The Australian Department of Foreign Affairs and Trade (DFAT) oversees the funding of Australian Aid projects and has has produced guidelines on universal design for all Australian aid projects.
The Fifth Estate has published a very interesting article titled, Why people hate on diversity and inclusion (and how to get them not to). It’s by the CEO of Diversity Council Australia, Lisa Annese. She argues that when diversity and inclusion fall on certain ears it raises hackles as being a problem. She quotes David Gaider, “Privilege is when you think something is not a problem because it’s not a problem to you personally.” Annese discusses the research that shows the more diverse a company’s workforce, the more satisfied the whole workplace is, and that leads to improved productivity. It should also lead to better service for their customers.
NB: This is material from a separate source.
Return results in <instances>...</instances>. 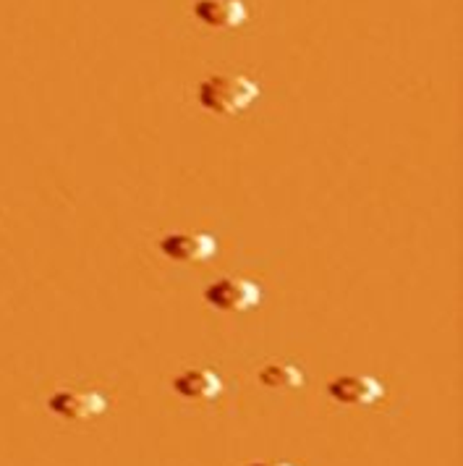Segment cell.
Wrapping results in <instances>:
<instances>
[{"instance_id":"1","label":"cell","mask_w":463,"mask_h":466,"mask_svg":"<svg viewBox=\"0 0 463 466\" xmlns=\"http://www.w3.org/2000/svg\"><path fill=\"white\" fill-rule=\"evenodd\" d=\"M199 106L223 118H236L247 113L259 100V85L249 79L247 74L223 71L212 74L199 85Z\"/></svg>"},{"instance_id":"2","label":"cell","mask_w":463,"mask_h":466,"mask_svg":"<svg viewBox=\"0 0 463 466\" xmlns=\"http://www.w3.org/2000/svg\"><path fill=\"white\" fill-rule=\"evenodd\" d=\"M259 299H262L259 286L252 278L241 276L220 278L205 291V301L223 315H244L259 304Z\"/></svg>"},{"instance_id":"3","label":"cell","mask_w":463,"mask_h":466,"mask_svg":"<svg viewBox=\"0 0 463 466\" xmlns=\"http://www.w3.org/2000/svg\"><path fill=\"white\" fill-rule=\"evenodd\" d=\"M160 252L181 265H199L215 257L217 241L205 231H173L160 241Z\"/></svg>"},{"instance_id":"4","label":"cell","mask_w":463,"mask_h":466,"mask_svg":"<svg viewBox=\"0 0 463 466\" xmlns=\"http://www.w3.org/2000/svg\"><path fill=\"white\" fill-rule=\"evenodd\" d=\"M50 409L68 422H89V420H97L100 414H106L107 399L97 390L65 388L50 399Z\"/></svg>"},{"instance_id":"5","label":"cell","mask_w":463,"mask_h":466,"mask_svg":"<svg viewBox=\"0 0 463 466\" xmlns=\"http://www.w3.org/2000/svg\"><path fill=\"white\" fill-rule=\"evenodd\" d=\"M173 393L181 401L210 403L223 393V380L215 370L207 367H189L173 378Z\"/></svg>"},{"instance_id":"6","label":"cell","mask_w":463,"mask_h":466,"mask_svg":"<svg viewBox=\"0 0 463 466\" xmlns=\"http://www.w3.org/2000/svg\"><path fill=\"white\" fill-rule=\"evenodd\" d=\"M327 393L340 406H375L385 390L372 375H337L327 385Z\"/></svg>"},{"instance_id":"7","label":"cell","mask_w":463,"mask_h":466,"mask_svg":"<svg viewBox=\"0 0 463 466\" xmlns=\"http://www.w3.org/2000/svg\"><path fill=\"white\" fill-rule=\"evenodd\" d=\"M194 16L210 29H238L249 19V8L244 0H196Z\"/></svg>"},{"instance_id":"8","label":"cell","mask_w":463,"mask_h":466,"mask_svg":"<svg viewBox=\"0 0 463 466\" xmlns=\"http://www.w3.org/2000/svg\"><path fill=\"white\" fill-rule=\"evenodd\" d=\"M257 380H259V385L270 388V390H294L304 382V372L296 367L294 361L270 360L259 367Z\"/></svg>"},{"instance_id":"9","label":"cell","mask_w":463,"mask_h":466,"mask_svg":"<svg viewBox=\"0 0 463 466\" xmlns=\"http://www.w3.org/2000/svg\"><path fill=\"white\" fill-rule=\"evenodd\" d=\"M249 466H294V464H288V461H252Z\"/></svg>"}]
</instances>
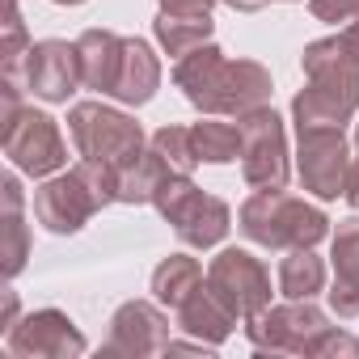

They are a diverse lot too!
The Missed Business booklet originally devised by the Australian Human Rights Commission and Marrickville Council has been updated by the NSW Business Chamber. On the positive, it gives key messages in simple sentences and information is presented on three pages with lots of graphics. The layout is designed for two page spread so font is small for online reading. Nevertheless it is good to see this publication appear again. It is aimed at small businesses. There are links to additional documents. You can access the guide online or by downloading the PDF document directly. Lane Cove Council, and Macarthur, have developed their own similar guides with a little more information. Check you local council too. For more on customer service and digital access, see the Human Rights Commission’s additional booklet, Access for all: Improving accessibility for consumers with disability (2016).